Second, I ordered a few additional rivet sets that I found were going to be helpful in elevating my build quality. First was the Boeing rivet set. It is a truly flush rivet set with a polyurethane rim. My previous flush rivet set that I’d used the most had a thick rubber cup around the outside of it that solved my first flush rivet sets issue of moving around on me, but it added a new one where I couldn’t see in to make sure I was directly on the rivet and not setting a rivet slightly high in the hole. This one has the transparent polyurethane rim that will let me see through to make sure I’m on. Also, it truly looks like it is flatter than the previous two sets I had. They were just so curved that it was difficult to stay directly flat on the rivet without constant monitoring. I guess I just need to bring my boys out more often to help me rivet LOL.
Third, I ordered some 7.5″ and 10″ AN470 rivet sets. The offset rivet set is just not functional and I feel like I’m losing power to set the rivets. It took me about 20 seconds of riveting to set the rivets this last time, but without changing any air settings I could set a rivet in 2 seconds with the straight set. So hopefully this will decrease the wear on my body while trying to set rivets in those harder to reach places. I also read from a forum that if you use some tape on the offset rivet set then that is also helpful. Fingers crossed this works.
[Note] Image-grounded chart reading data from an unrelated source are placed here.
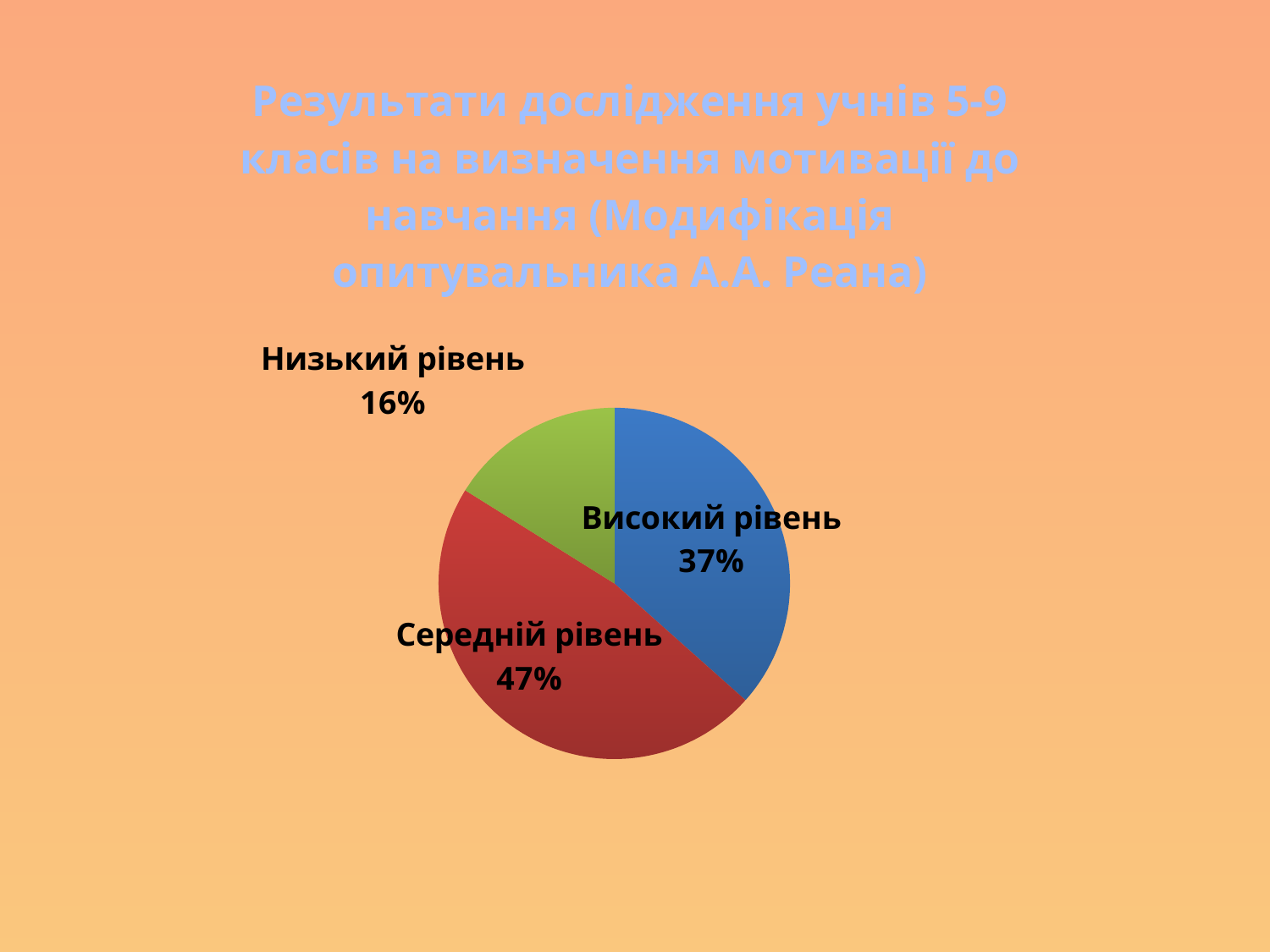
How many slices does the pie chart have? 3 What share of the pie is labelled Високий рівень? 37% What colour is the slice for Середній рівень? red What colour is the slice for Низький рівень? green Which category has the largest slice of the pie? Середній рівень What is the difference in percentage points between Високий рівень and Низький рівень? 21% Which category has the smallest slice of the pie? Низький рівень What share of the pie is labelled Середній рівень? 47% Which is larger, the slice for Високий рівень or the slice for Низький рівень? Високий рівень What is the difference in percentage points between Середній рівень and Високий рівень? 10% What share of the pie is labelled Низький рівень? 16% What kind of chart is shown on the slide? pie chart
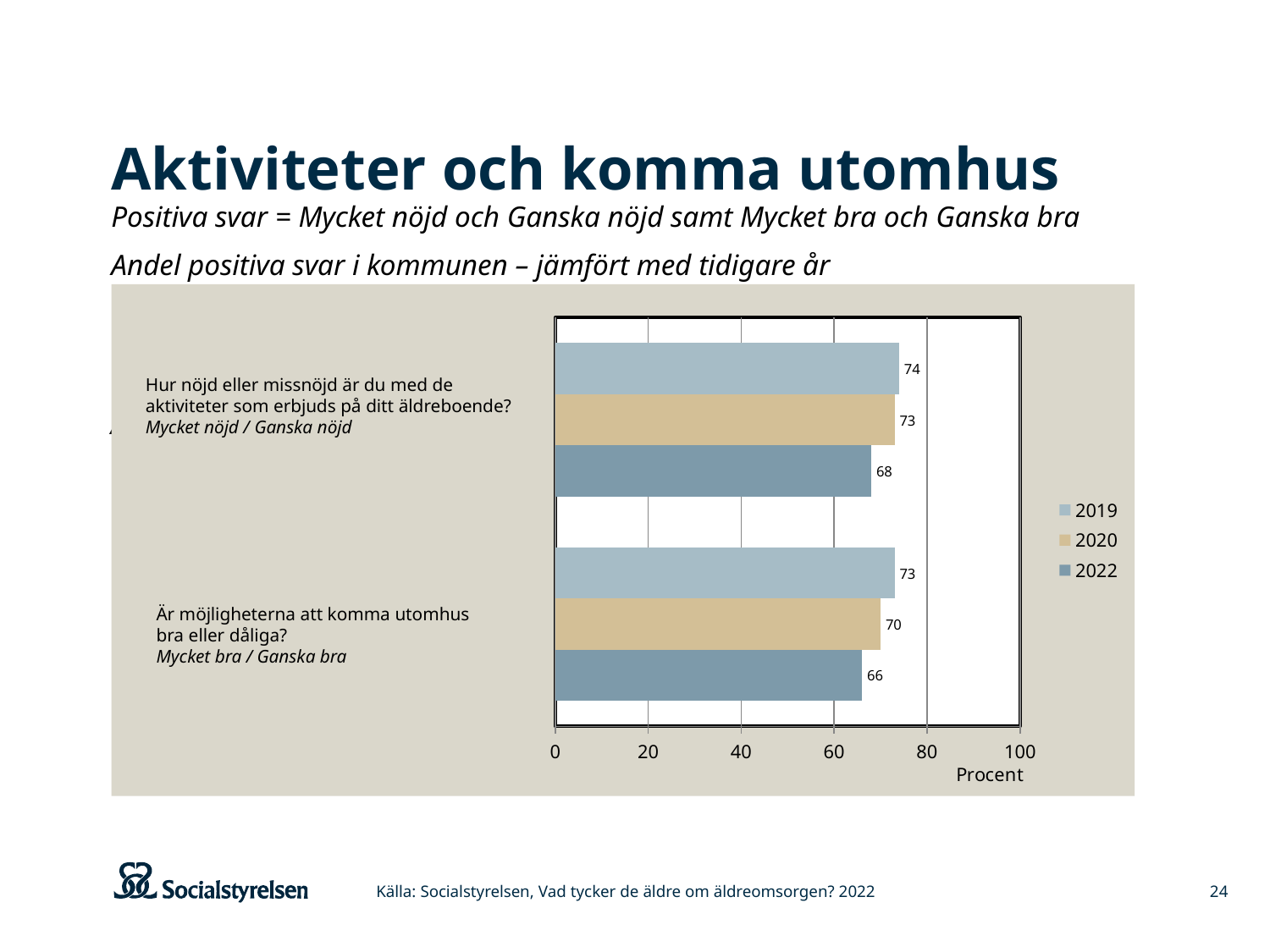
What is the 2020 value for 'Är möjligheterna att komma utomhus bra eller dåliga?'? 70 What is the 2022 value for 'Är möjligheterna att komma utomhus bra eller dåliga?'? 66 How many series does the legend list? 3 Which year has the lowest value for 'Hur nöjd eller missnöjd är du med de aktiviteter som erbjuds på ditt äldreboende?'? 2022 Which is larger: the 2020 value for the activities question or the 2020 value for the outdoors question? the activities question (73) Do the values for 'Är möjligheterna att komma utomhus bra eller dåliga?' rise or fall from 2019 to 2022? fall What is the 2019 value for 'Hur nöjd eller missnöjd är du med de aktiviteter som erbjuds på ditt äldreboende?'? 74 Which year has the highest value for 'Är möjligheterna att komma utomhus bra eller dåliga?'? 2019 What is the difference between the 2019 and 2022 values for 'Hur nöjd eller missnöjd är du med de aktiviteter som erbjuds på ditt äldreboende?'? 6 How many question categories are shown on the chart? 2 Which years are listed in the legend? 2019, 2020, 2022 What kind of chart is shown on the slide? bar chart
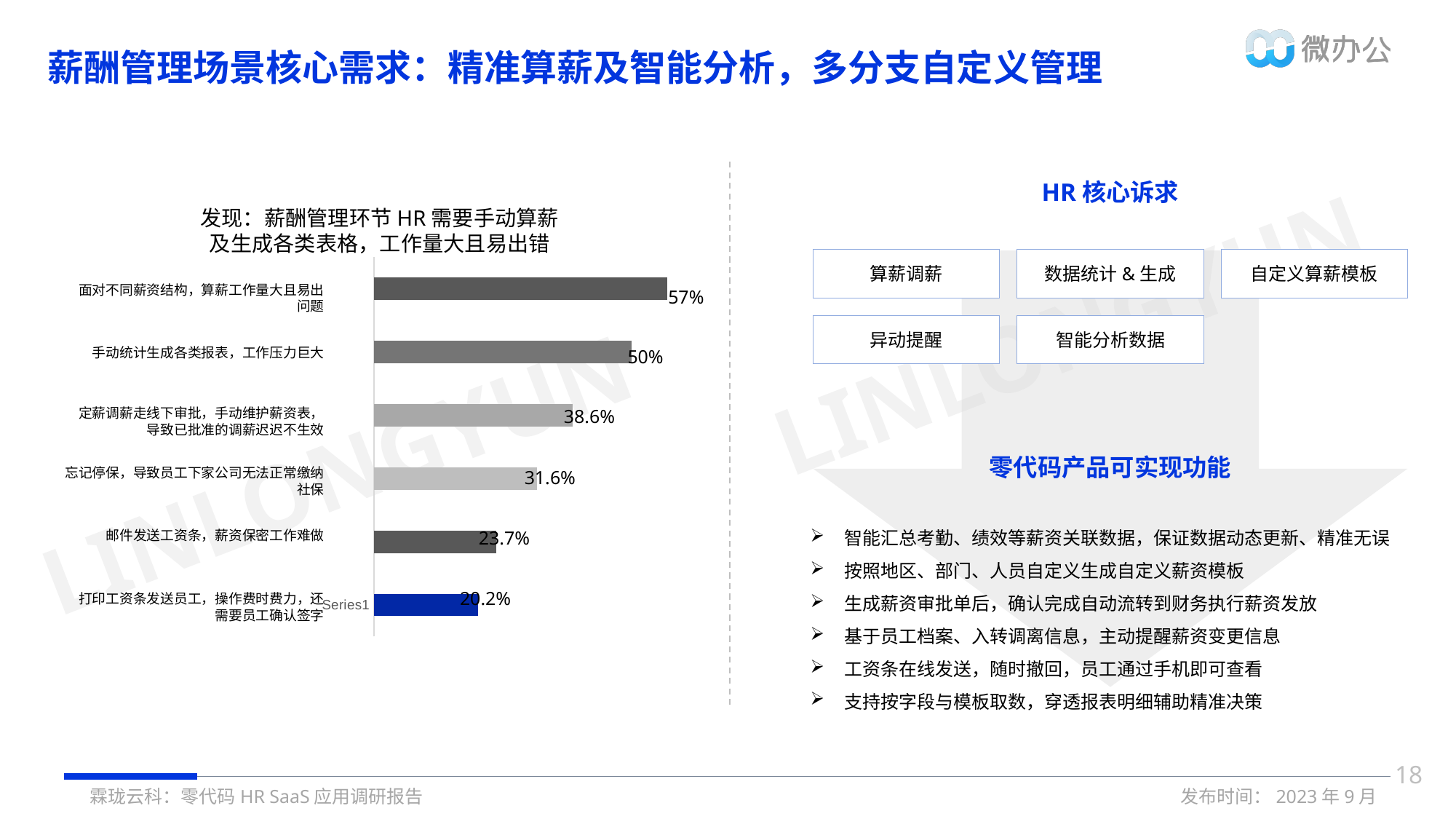
What is the difference between the values for "面对不同薪资结构，算薪工作量大且易出问题" and "手动统计生成各类报表，工作压力巨大"? 7% How many categories are shown in the chart? 6 Which is larger: the value for "邮件发送工资条，薪资保密工作难做" or the value for "打印工资条发送员工，操作费时费力，还需要员工确认签字"? 邮件发送工资条，薪资保密工作难做 What is the value for "邮件发送工资条，薪资保密工作难做"? 23.7% Which category has the highest value? 面对不同薪资结构，算薪工作量大且易出问题 What is the value for "定薪调薪走线下审批，手动维护薪资表，导致已批准的调薪迟迟不生效"? 38.6% What is the value for "手动统计生成各类报表，工作压力巨大"? 50% What is the title of the chart? 发现：薪酬管理环节 HR 需要手动算薪及生成各类表格，工作量大且易出错 What is the value for "忘记停保，导致员工下家公司无法正常缴纳社保"? 31.6% Which category has the lowest value? 打印工资条发送员工，操作费时费力，还需要员工确认签字 What kind of chart is shown on the slide? Bar chart What is the difference between the values for "定薪调薪走线下审批，手动维护薪资表，导致已批准的调薪迟迟不生效" and "忘记停保，导致员工下家公司无法正常缴纳社保"? 7%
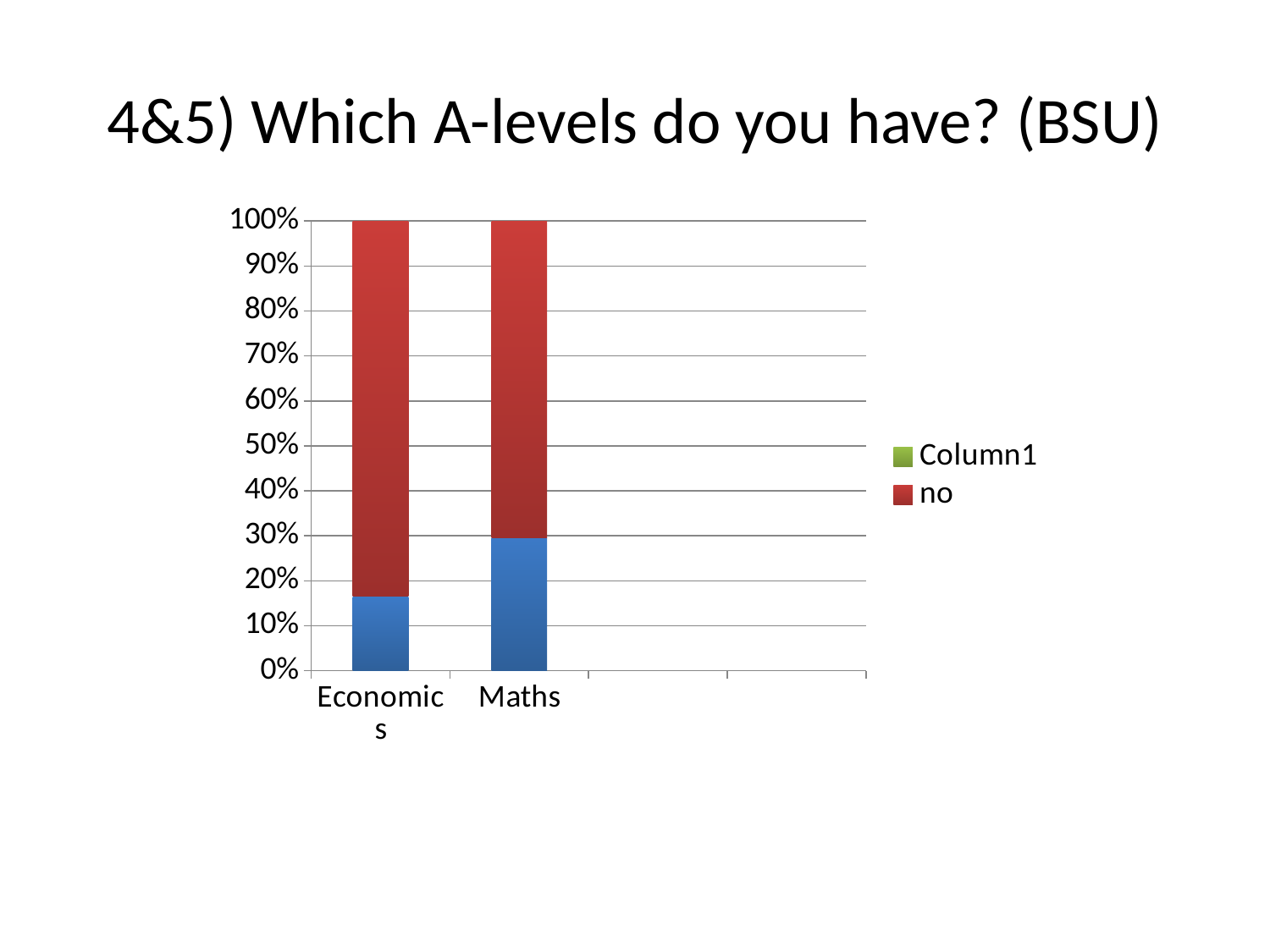
Is the 'no' segment for Economics greater or less than 70%? greater What kind of chart is shown on the slide? stacked bar chart How many series does the chart's legend list? 2 Which legend entry is shown in red? no Which category has the larger blue segment, Economics or Maths? Maths Is the blue segment for Economics greater or less than 20%? less What is the total height of the Economics stacked bar? 100% Which category has the larger 'no' share? Economics How many categories are shown on the x axis of the chart? 2 Is the blue segment for Maths greater or less than 20%? greater What is the title of the slide containing the chart? 4&5) Which A-levels do you have? (BSU)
And fourth, and the most expensive of all was that I bought a 3D printer. I bought a Bambu X1C which will be coming in February. I’ve seen from Allan Glen’s build logs that he has printed many parts, jigs, and tools that help him be accurate with his build and make things function properly and look cleaner. I’ve already used some of his prints but I was having a friend print them. I didn’t want to bother him too much so I decided to get my own. This way I can print tools or jigs and if they are slightly off and need reprinting I don’t have to bug anyone and I can have it redone in a short amount of time. I picked the X1C because it was reviewed to be easy to use with little tweaking and it could also print in polycarbonate, fiberglass reinforced, as well as carbon reinforced materials. Fingers crossed this will not be a waste of money, but my friends at work and at church have all said that they’ve been printing so many things to fix things in their life or to make a solution that doesn’t exist. I also have my son, Andrew, who has been taking a CAD class in high school for the past year and a half so he should be able to show me the ropes in the CAD software.

I also found through Allan’s page that there is an avionics wiring class from the Aircraft Electronics Association called “Avionics Installation for Experimental Aircraft” that they host in Kansas City that is basically a three day course on how to plan, design, and implement your avionics solution. I really want to take that course and since it is fairly close to home, we might just take a small family vacation up there this summer so I can take the class and the kids can go around and have fun.
And finally, one thing I don’t want to forget is Allan mentioned using this 3M Scotch-Weld DP2216 Epoxy Adhesive for things around the airplane where you don’t want to use the ProSeal. I’ll have to see where I might use it instead but I at least want to document it in a post so I can reference it again in the future.